Was den Menschen vom Tier unterscheidet

. . . und wenn die gesamte Natur sich zum Menschen hindrängt, so gibt sie dadurch zu verstehen, daß er zu ihrer Erlösung vom Fluche des Tierlebens nötig ist und daß endlich in ihm das Dasein sich einen Spiegel vorhält, auf dessen Grunde das Leben nicht mehr sinnlos, sondern in seiner metaphysischen Bedeutsamkeit erscheint. Doch überlege man wohl: wo hört das Tier auf, wo fängt der Mensch an? Jener Mensch, an dem allein der Natur gelegen ist! Solange jemand nach dem Leben wie nach einem Glücke verlangt, hat er den Blick noch nicht über den Horizont des Tieres hinausgehoben, nur daß er mit mehr Bewußtsein will, was das Tier im blinden Drange sucht. Aber so geht es uns allen, den größten Teil des Lebens hindurch: wir kommen für gewöhnlich aus der Tierheit nicht heraus, wir selbst sind die Tiere, die sinnlos zu leiden scheinen.

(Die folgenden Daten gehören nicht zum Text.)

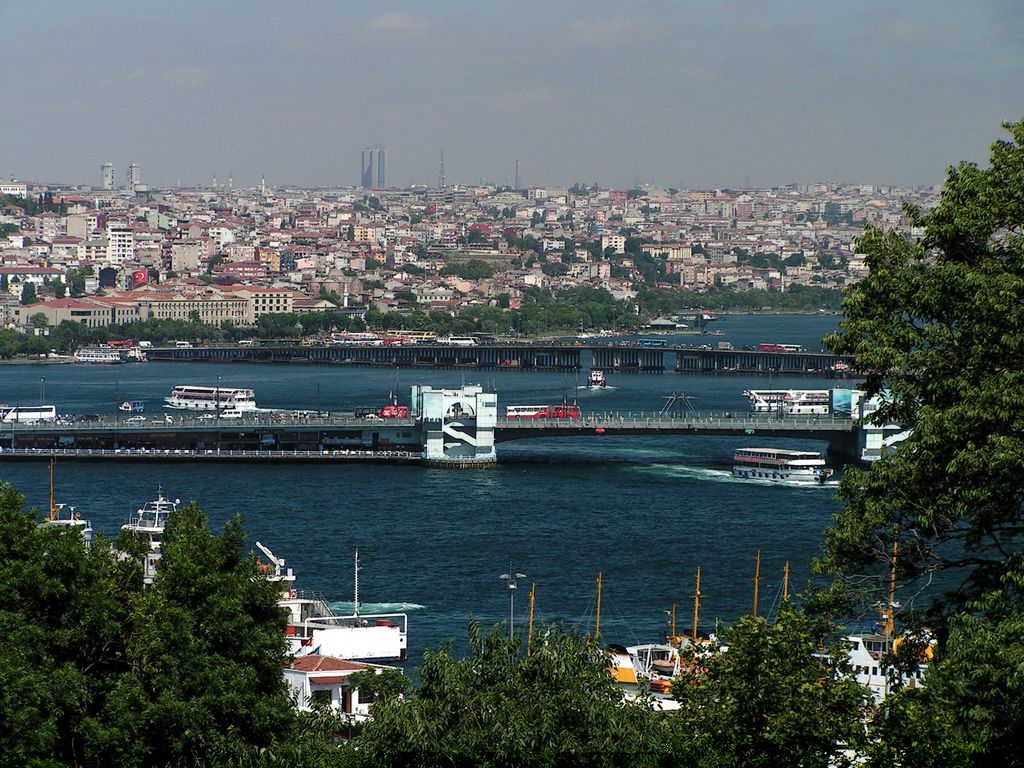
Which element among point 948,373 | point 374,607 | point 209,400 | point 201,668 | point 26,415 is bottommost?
point 209,400

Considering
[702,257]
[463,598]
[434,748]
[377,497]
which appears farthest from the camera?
[702,257]

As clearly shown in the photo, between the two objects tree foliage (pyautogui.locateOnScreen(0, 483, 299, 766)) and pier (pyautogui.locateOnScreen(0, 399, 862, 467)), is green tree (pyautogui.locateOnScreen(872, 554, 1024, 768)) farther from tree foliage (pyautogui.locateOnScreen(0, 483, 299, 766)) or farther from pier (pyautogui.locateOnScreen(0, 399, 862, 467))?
pier (pyautogui.locateOnScreen(0, 399, 862, 467))

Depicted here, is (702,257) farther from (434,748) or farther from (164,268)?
(434,748)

Aber es gibt Augenblicke, wo wir dies begreifen: dann zerreißen die Wolken, und wir sehen, wie wir samt aller Natur uns zum Menschen hindrängen, als zu einem Etwas, das hoch über uns steht . . .

Aber wir fühlen zugleich, wie wir zu schwach sind, jene Augenblicke der tiefsten Einkehr lange zu ertragen und wie nicht wir die Menschen sind, nach denen die gesamte Natur sich zu ihrer Erlösung hindrängt: viel schon, daß wir überhaupt einmal ein wenig mit dem Kopfe heraustauchen und es merken, in welchem Strom wir tief versenkt sind. Und auch dies gelingt uns nicht mit eigner Kraft . . .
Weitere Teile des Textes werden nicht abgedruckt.